====== EXCERPT PROVIDED

The winner of the contest in the category over thirty years is Vít Baisa
A successful work with the above mentioned topic using the principle of fugue, variable combination of motifs, contrasting surfaces, a musically impressive processing testifying a well-thought-out way of authorial work.
JURY EVALUATION
Interesting acoustic and electronic compositions emerged from the contest. I positively evaluate the stylistic diversity of the contest compositions that extends from contemporary classical and experimental music to spatial composition with shades of Musique Concrète and film music. We appreciate the stylistic variety of the recordings which show the potential and ability to search.
Milan Bátor
In the music contest organized by GVUO, basically nothing surprised me. Given the surrealism and avant-garde of the work of art, I did not assume that anyone could try a schematic and kitschy work. The recordings that have arrived attempt both a purely instrumental modern and a noise to drone electronic composition that can resemble the contemporary Nordic raw ambient music, often following the darkest genres, including the use of samples and sounds "from elsewhere". While organ and piano compositions communicate us a gradually exhibited plot, the mentioned electronic pieces work with surface and space and sometimes repetitive fragments. It's hard to say what's more valuable - a composition written in notes, or an atmospheric sound surface full of references and nuances reaching to the darkness of light which is also conveyed by the image? We may have decided relatively uniformly, but the necessary diversity of art was also reflected in this contest, which I consider to be positive.
Gabriela Stašová
OTHER CONTEST AUDIO RECORDINGS
Willhelm Grasslich, A Man From 1945, 2020, analog synths, effects, sirens, imaginative samples & disturbing vocals, audio recording, 3 minutes 59 seconds
Pavla Mazancová, Figure, 2020, violin, audio recording, 3 minutes 23 seconds
Jakub Krajíček, Figure, 2020, virtual strings, vocals, bass synthesizer, audio recording, 3 minutes 20 seconds
JOSEF ISTLER
(21. 12. 1919, Prague – 19. 6. 2000, Prague)

============
====== INPUT DATA

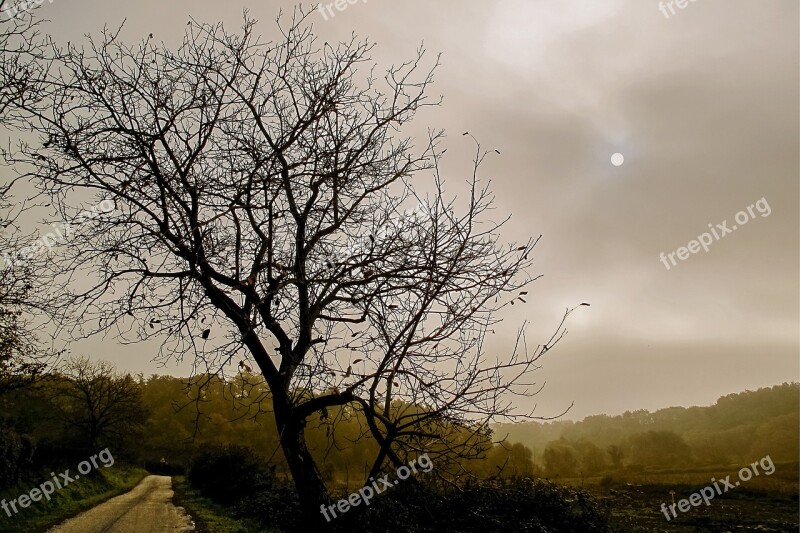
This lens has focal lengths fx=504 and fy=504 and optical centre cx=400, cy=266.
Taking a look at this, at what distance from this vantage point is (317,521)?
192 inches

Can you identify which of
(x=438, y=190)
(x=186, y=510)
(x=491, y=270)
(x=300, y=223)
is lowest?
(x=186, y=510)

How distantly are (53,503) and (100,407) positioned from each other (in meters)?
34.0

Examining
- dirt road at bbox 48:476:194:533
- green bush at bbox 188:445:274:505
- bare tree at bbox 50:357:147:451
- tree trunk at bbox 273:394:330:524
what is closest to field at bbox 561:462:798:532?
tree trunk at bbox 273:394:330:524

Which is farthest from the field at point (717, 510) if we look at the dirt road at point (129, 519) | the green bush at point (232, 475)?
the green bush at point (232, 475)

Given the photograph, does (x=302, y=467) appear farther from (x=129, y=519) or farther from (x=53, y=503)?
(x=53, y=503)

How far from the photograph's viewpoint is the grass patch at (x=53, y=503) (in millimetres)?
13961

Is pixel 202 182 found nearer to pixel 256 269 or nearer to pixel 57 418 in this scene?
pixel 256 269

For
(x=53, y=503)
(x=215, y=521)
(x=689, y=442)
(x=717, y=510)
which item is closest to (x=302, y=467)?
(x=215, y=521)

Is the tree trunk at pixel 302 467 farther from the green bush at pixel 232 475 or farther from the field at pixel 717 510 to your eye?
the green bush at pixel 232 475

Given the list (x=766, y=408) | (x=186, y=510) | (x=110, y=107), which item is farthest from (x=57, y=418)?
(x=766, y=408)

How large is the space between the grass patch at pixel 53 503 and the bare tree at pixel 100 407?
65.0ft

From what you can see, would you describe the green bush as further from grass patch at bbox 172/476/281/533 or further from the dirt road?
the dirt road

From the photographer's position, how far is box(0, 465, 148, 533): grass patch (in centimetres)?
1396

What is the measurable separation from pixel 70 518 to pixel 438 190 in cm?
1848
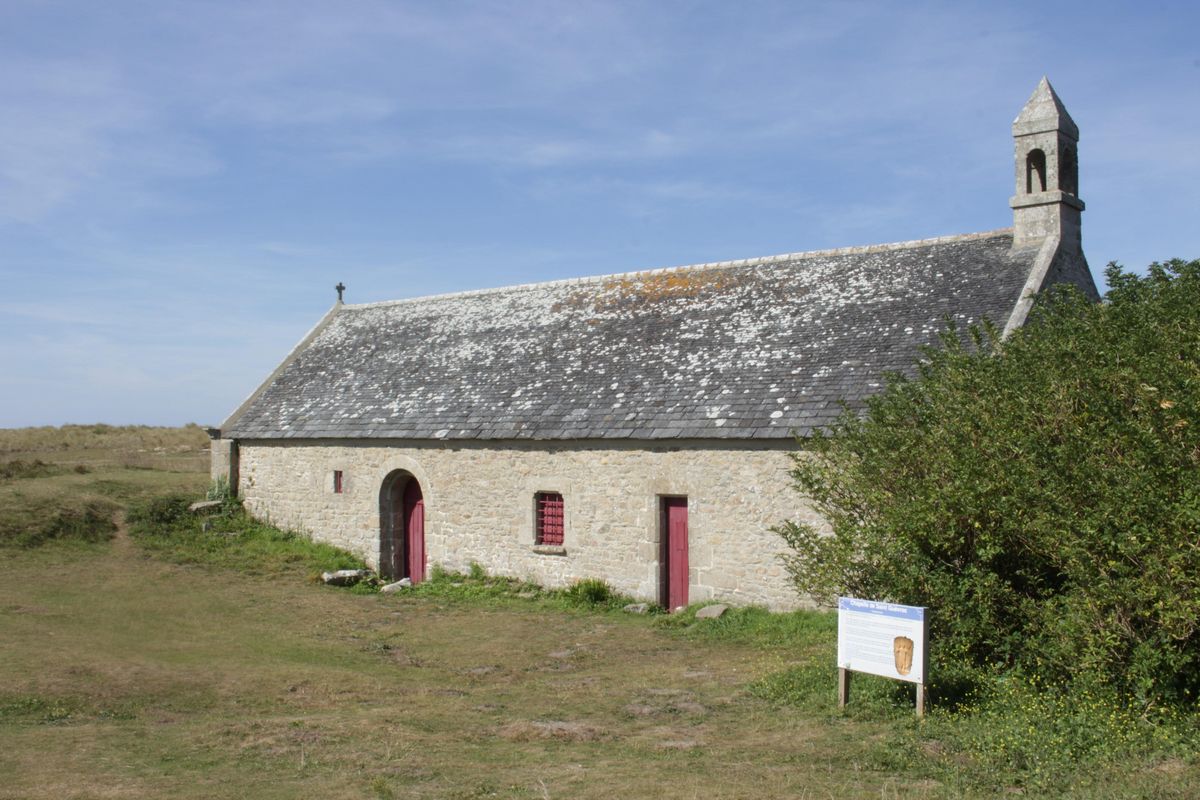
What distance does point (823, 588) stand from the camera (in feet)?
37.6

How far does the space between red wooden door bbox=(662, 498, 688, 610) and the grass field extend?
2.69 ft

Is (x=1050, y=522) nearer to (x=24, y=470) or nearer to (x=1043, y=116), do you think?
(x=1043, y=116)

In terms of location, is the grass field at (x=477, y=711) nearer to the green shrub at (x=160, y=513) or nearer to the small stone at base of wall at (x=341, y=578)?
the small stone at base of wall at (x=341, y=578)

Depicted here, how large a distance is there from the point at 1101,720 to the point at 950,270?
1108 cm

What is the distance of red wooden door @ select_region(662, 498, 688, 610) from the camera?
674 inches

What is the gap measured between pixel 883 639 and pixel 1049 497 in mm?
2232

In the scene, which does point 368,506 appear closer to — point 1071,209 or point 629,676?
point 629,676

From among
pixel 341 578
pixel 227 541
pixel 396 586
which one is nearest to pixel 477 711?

============

WORK ORDER: Carry on the GVUO music contest text from its last line, the dates given for Josef Istler.

OUTPUT FOR THIS TASK:
Painter, autodidact. Between the years 1938–1939, he also studied under the guidance of the German painter Walter Höfner in ex Yugoslavia. He is one of the important Czech surrealist artists of the second generation. The period from the 1940s to the 1960s can be considered as the fundamental core of his work. Islter was primarily influenced by the work of two of our most important surrealists, i.e. Štyrský and Toyen, but also the circle of artists around Václav Zykmund and his Ra edition were essential for his work. Istler was a member of the Hollar Association of Czech Graphic Artists (SČUG). From 1942, he was a member of the Ra Group and from 1945 of the Mánes Union of Fine Arts (Prague). He was also active in the international surrealist group COBRA (founded in 1947), and in the 1960s in the Phases group. Josef Istler had his first solo exhibition in Brno already in 1946. Throughout his artistic life, Istler's work was influenced by the imaginativeness of surrealism, but also by the abstraction of the Klee type. In the 1960s, he deviated from Effenberger's surrealist circle and maintained contacts with the circle of Mikuláš Medek and Vladimír Boudník. This abstract period can be included in the Czech Informalism stream.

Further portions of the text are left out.